-- begin Given data --

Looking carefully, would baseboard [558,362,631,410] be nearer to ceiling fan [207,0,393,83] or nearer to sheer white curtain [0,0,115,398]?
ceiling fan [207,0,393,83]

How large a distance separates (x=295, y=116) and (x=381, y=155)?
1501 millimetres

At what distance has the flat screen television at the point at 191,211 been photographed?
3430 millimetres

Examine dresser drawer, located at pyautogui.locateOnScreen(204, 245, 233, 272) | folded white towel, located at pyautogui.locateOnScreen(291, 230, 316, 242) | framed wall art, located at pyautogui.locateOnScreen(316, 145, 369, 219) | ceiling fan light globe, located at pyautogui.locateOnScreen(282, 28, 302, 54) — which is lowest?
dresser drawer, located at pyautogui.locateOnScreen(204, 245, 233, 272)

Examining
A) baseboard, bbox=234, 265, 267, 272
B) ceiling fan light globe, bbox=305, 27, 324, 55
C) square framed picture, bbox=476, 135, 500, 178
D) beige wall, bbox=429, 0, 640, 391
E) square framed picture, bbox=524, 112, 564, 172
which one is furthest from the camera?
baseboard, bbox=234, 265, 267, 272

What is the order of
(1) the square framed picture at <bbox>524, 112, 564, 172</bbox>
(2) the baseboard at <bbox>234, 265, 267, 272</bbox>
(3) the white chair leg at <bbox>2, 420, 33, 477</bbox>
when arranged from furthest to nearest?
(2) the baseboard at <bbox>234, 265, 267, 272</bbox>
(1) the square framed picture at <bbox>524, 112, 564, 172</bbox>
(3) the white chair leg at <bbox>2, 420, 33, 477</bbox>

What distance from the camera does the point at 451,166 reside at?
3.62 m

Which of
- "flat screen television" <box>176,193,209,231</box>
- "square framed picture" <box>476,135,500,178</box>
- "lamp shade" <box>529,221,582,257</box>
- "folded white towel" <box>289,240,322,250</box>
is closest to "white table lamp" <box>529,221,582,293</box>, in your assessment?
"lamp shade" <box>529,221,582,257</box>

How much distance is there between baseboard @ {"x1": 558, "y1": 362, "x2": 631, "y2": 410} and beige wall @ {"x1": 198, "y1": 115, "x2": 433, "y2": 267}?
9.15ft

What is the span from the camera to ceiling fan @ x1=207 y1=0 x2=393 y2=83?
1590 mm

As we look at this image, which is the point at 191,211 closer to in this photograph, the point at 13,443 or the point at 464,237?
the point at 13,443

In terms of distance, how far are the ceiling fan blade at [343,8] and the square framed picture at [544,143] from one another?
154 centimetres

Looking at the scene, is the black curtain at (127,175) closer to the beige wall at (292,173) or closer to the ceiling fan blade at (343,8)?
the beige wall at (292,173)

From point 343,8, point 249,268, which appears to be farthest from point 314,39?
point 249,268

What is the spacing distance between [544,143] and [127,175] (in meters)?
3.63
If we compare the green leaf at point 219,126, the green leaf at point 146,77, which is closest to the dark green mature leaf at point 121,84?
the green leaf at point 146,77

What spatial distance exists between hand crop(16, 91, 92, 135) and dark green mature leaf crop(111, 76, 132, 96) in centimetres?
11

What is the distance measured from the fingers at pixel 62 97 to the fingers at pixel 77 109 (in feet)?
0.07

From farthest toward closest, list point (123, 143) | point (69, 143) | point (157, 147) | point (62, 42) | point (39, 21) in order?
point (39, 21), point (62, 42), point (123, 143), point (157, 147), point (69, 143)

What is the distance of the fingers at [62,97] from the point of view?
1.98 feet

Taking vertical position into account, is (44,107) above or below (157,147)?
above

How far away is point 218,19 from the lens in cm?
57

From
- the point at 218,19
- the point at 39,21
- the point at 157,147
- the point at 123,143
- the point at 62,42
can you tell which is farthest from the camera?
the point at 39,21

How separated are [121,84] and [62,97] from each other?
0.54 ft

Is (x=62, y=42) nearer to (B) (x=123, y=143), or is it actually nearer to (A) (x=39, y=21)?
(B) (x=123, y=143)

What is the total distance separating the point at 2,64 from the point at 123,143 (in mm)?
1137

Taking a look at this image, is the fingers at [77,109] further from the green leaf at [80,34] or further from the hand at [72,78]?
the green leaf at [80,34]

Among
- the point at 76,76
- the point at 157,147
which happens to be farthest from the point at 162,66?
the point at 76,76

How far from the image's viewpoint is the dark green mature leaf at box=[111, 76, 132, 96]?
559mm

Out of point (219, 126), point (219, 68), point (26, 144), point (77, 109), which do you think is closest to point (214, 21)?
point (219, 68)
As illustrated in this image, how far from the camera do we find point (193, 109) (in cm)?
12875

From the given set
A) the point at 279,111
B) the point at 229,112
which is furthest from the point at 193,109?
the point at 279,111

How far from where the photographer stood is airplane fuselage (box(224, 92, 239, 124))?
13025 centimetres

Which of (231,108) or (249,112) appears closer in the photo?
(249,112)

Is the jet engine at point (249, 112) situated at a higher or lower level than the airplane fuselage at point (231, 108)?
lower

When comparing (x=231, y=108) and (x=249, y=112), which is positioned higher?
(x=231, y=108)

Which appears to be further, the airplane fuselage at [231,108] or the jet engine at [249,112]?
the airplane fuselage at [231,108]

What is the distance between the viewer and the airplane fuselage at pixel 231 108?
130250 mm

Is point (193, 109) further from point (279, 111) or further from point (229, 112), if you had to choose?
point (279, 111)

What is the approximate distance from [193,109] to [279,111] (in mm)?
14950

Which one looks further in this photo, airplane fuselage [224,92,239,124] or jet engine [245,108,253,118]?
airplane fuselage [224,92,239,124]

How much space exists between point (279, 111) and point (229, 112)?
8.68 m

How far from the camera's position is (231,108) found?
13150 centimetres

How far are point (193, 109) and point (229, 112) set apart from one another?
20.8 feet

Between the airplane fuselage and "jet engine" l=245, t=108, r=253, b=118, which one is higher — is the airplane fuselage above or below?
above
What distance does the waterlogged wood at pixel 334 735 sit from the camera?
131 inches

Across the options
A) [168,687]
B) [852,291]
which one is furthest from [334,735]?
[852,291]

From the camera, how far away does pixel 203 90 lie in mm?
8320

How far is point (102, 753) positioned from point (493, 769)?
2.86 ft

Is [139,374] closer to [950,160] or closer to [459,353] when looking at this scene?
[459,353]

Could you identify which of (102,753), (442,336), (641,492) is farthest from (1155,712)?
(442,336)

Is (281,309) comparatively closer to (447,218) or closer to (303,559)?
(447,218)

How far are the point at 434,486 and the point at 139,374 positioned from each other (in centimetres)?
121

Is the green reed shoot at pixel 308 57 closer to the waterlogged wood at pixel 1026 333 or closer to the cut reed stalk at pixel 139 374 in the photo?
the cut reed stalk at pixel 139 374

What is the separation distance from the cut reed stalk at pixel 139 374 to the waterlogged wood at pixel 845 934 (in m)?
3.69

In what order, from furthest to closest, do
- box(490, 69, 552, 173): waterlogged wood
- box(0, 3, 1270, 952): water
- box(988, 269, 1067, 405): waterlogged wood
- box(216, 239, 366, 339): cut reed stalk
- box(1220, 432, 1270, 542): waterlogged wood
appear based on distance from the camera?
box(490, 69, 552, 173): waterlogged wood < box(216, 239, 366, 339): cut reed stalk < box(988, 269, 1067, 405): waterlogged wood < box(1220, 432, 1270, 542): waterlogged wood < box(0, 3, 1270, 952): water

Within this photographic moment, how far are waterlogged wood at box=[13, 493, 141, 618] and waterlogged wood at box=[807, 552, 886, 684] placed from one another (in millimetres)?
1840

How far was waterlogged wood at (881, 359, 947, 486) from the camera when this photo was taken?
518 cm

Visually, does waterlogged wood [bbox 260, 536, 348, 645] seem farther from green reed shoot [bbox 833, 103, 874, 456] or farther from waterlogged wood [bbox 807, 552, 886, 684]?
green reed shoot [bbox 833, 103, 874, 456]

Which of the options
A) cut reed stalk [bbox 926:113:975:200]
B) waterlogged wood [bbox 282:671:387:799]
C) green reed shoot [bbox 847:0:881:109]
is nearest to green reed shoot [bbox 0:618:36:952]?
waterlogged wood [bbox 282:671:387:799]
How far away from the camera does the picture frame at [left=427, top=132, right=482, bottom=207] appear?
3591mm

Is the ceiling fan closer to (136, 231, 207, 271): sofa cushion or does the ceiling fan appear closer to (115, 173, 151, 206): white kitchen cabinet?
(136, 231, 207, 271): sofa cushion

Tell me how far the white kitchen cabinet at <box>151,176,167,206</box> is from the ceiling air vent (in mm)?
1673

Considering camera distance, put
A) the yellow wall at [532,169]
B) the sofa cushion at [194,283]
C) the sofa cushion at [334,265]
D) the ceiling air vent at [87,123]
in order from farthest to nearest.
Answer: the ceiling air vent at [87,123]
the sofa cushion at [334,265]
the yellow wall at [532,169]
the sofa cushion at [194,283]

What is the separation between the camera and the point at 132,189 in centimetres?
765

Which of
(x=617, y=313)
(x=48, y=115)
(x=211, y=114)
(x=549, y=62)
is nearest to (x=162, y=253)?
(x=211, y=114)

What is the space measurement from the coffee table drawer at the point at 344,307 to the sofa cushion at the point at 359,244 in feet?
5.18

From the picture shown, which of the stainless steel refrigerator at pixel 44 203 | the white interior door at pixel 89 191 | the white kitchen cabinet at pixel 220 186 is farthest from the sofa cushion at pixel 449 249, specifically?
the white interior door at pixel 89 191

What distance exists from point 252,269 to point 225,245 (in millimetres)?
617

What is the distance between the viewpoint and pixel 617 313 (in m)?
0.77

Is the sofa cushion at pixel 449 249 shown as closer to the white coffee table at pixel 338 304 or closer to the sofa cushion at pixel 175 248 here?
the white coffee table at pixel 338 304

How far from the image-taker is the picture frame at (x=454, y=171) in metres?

-- end Given data --

▸ Instructions for the task: Reproduce word for word everything from the start of the material through the line containing "3430 millimetres", including that line.

▸ Answer to this task:
Looking carefully, would baseboard [558,362,631,410] be nearer to ceiling fan [207,0,393,83] or nearer to sheer white curtain [0,0,115,398]?
ceiling fan [207,0,393,83]

How large a distance separates (x=295, y=116) and (x=381, y=155)?
1501 millimetres

At what distance has the flat screen television at the point at 191,211 been photographed?
3430 millimetres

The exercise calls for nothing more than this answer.